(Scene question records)
******

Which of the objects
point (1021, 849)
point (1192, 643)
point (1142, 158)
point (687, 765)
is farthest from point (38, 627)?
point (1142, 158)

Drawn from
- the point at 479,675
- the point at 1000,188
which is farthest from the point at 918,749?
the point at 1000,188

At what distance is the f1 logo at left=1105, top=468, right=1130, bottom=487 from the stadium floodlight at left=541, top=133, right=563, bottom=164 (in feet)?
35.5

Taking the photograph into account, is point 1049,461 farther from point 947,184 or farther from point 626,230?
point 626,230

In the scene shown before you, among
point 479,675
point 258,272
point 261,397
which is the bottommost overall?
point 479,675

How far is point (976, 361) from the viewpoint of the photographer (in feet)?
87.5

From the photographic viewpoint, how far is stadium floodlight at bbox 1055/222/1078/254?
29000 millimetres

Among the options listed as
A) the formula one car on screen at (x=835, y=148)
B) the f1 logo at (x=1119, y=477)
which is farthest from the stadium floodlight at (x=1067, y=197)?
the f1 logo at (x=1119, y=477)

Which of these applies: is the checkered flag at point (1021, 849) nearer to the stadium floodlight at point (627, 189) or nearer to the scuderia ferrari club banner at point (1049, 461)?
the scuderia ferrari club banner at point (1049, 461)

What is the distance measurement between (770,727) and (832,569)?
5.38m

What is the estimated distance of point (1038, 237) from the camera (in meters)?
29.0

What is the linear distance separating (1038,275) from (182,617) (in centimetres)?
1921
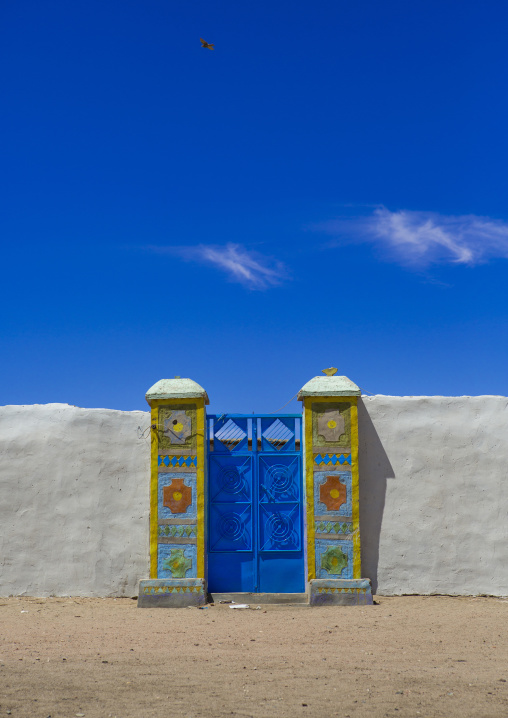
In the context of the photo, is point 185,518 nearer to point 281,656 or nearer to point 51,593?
point 51,593

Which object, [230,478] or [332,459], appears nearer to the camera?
[332,459]

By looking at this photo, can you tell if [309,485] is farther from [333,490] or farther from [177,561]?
[177,561]

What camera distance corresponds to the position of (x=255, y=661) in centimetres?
495

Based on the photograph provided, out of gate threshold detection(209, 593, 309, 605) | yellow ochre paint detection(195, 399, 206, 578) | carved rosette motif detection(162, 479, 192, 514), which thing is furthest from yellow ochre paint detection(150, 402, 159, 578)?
gate threshold detection(209, 593, 309, 605)

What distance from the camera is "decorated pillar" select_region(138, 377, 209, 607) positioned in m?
7.29

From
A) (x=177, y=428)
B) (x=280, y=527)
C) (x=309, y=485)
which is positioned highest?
(x=177, y=428)

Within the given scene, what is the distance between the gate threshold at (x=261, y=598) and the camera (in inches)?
293

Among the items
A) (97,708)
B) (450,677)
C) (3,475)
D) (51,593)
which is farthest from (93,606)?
(450,677)

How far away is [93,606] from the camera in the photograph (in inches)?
286

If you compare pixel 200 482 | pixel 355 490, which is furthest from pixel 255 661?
pixel 355 490

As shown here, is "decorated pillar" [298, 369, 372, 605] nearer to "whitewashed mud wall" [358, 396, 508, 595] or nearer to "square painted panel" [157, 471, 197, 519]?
"whitewashed mud wall" [358, 396, 508, 595]

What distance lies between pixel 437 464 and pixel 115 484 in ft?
11.6

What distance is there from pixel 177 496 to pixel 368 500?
2072mm

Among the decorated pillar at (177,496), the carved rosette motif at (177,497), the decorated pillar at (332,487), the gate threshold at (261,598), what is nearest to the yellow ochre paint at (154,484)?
the decorated pillar at (177,496)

******

• _Task objective_
Reproduce the whole listing above word for word, leaving out the pictures.

• _Task output_
Which of the objects
point (1021, 849)
point (1192, 643)
point (1142, 158)
point (687, 765)
is farthest from point (38, 627)?
point (1142, 158)

Drawn from
- the point at 479,675
- the point at 1000,188
which is farthest from the point at 918,749?
the point at 1000,188

At what distance is the f1 logo at left=1105, top=468, right=1130, bottom=487 from the stadium floodlight at left=541, top=133, right=563, bottom=164 (in feet)?
35.5

Taking the photograph into account, is point 1049,461 farther from point 947,184 or farther from point 626,230?
point 626,230

In the scene shown before you, among
point 479,675
point 258,272
point 261,397
which is the bottommost overall?
point 479,675

How far is point (976, 361) from the viewpoint of the photographer (in feet)?
87.5

From the photographic viewpoint, how far is stadium floodlight at bbox 1055/222/1078/254?
29000 millimetres

Among the options listed as
A) the formula one car on screen at (x=835, y=148)
B) the f1 logo at (x=1119, y=477)
which is farthest from the stadium floodlight at (x=1067, y=197)?
the f1 logo at (x=1119, y=477)

Which of these applies: is the checkered flag at point (1021, 849) nearer to the stadium floodlight at point (627, 189) or nearer to the scuderia ferrari club banner at point (1049, 461)?
the scuderia ferrari club banner at point (1049, 461)

What is the distance measurement between (770,727) and (832,569)?
5.38m

What is the estimated distance of point (1038, 237) from the camera (in meters)?
29.0

What is the linear distance separating (1038,275) from (182,617) (in centimetres)?
1921
In the context of the photo, is point 185,518 nearer to point 281,656 or nearer to point 51,593?
point 51,593

Which object, [230,478] or [332,459], appears nearer to the camera?
[332,459]

By looking at this photo, can you tell if [309,485] is farther from [333,490] or farther from [177,561]?
[177,561]

What camera distance corresponds to the position of (x=255, y=661) in centimetres?
495

Based on the photograph provided, out of gate threshold detection(209, 593, 309, 605) | yellow ochre paint detection(195, 399, 206, 578) | carved rosette motif detection(162, 479, 192, 514), which thing is furthest from yellow ochre paint detection(150, 402, 159, 578)?
gate threshold detection(209, 593, 309, 605)

What distance from the camera is "decorated pillar" select_region(138, 377, 209, 607) positioned in m?
7.29

From
A) (x=177, y=428)
B) (x=280, y=527)
C) (x=309, y=485)
which is positioned highest?
(x=177, y=428)

Within the given scene, what is the distance between the gate threshold at (x=261, y=598) and the camera (in inches)?
293

Among the items
A) (97,708)
B) (450,677)
C) (3,475)
D) (51,593)
which is farthest from (93,606)?
(450,677)

How far away is [93,606] from the camera in the photograph (in inches)?
286

If you compare pixel 200 482 | pixel 355 490, which is furthest from pixel 255 661?
pixel 355 490

As shown here, is "decorated pillar" [298, 369, 372, 605] nearer to "whitewashed mud wall" [358, 396, 508, 595] or nearer to "square painted panel" [157, 471, 197, 519]?
"whitewashed mud wall" [358, 396, 508, 595]

What distance lies between pixel 437 464 and pixel 115 484 in ft?
11.6

What distance is there from pixel 177 496 to pixel 368 500?
2072mm

Among the decorated pillar at (177,496), the carved rosette motif at (177,497), the decorated pillar at (332,487), the gate threshold at (261,598), what is nearest to the yellow ochre paint at (154,484)?
the decorated pillar at (177,496)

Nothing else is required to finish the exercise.